Revisit Question 4 from Project 5, and find the 9 NAME values for which the TRANSACTION_DT value is missing, using indexing instead of the subset function.

Deliverables
  • Give the 9 NAME values for which the TRANSACTION_DT value is missing, using indexing instead of the subset function.

Question 5 (2 pts)

Consider the 1990 flight data:

/anvil/projects/tdm/data/flights/subset/1990.csv

Using indexing (not the subset function) find the mean of the DepDelay of all of the flights whose Origin airport is EWR or JFK or LGA.

Deliverables
  • Give the mean of the DepDelay of all of the flights whose Origin airport is EWR or JFK or LGA.

Submitting your Work

We are becoming very familiar with missing data and with subsets of data!

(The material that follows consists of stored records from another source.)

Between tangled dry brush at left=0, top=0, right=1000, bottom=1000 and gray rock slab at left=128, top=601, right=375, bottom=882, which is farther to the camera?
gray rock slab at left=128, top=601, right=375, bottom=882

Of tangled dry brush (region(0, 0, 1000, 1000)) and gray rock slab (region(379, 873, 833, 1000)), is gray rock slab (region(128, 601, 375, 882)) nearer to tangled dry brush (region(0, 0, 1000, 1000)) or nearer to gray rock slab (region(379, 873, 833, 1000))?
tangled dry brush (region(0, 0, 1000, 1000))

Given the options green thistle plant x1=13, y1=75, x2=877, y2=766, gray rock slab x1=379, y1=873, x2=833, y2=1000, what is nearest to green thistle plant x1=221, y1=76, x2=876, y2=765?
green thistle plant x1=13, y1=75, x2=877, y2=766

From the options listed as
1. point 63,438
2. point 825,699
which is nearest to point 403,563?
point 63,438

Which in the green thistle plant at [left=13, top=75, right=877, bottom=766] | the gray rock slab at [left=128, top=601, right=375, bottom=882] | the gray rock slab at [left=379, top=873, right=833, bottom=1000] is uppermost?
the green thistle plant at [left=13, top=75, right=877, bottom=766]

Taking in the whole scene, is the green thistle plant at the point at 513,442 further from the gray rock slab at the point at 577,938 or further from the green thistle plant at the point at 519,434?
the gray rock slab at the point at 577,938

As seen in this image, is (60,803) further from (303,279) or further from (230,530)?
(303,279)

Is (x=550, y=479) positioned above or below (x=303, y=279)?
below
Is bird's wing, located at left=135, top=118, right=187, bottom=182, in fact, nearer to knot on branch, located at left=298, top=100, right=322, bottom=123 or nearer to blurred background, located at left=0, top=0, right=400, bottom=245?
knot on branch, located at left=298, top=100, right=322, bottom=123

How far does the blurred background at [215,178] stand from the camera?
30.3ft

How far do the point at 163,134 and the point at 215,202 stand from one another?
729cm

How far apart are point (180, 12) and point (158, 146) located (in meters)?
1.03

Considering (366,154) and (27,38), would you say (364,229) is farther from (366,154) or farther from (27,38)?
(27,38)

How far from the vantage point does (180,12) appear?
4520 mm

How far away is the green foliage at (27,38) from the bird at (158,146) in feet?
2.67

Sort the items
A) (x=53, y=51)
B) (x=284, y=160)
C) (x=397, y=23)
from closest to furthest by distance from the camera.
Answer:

These concepts take practice. Please continue to ask questions on Piazza, and/or in office hours.

Items to submit
  • firstname_lastname_project6.ipynb

You must double check your .ipynb after submitting it in gradescope. A very common mistake is to assume that your .ipynb file has been rendered properly and contains your code, comments (in markdown or with hashtags), and code output, even though it may not. Please take the time to double check your work. See the instructions on how to double check your submission.

You will not receive full credit if your .ipynb file submitted in Gradescope does not show all of the information you expect it to, including the output for each question result (i.e., the results of running your code), and also comments about your work on each question. Please ask a TA if you need help with this. Please do not wait until Friday afternoon or evening to complete and submit your work.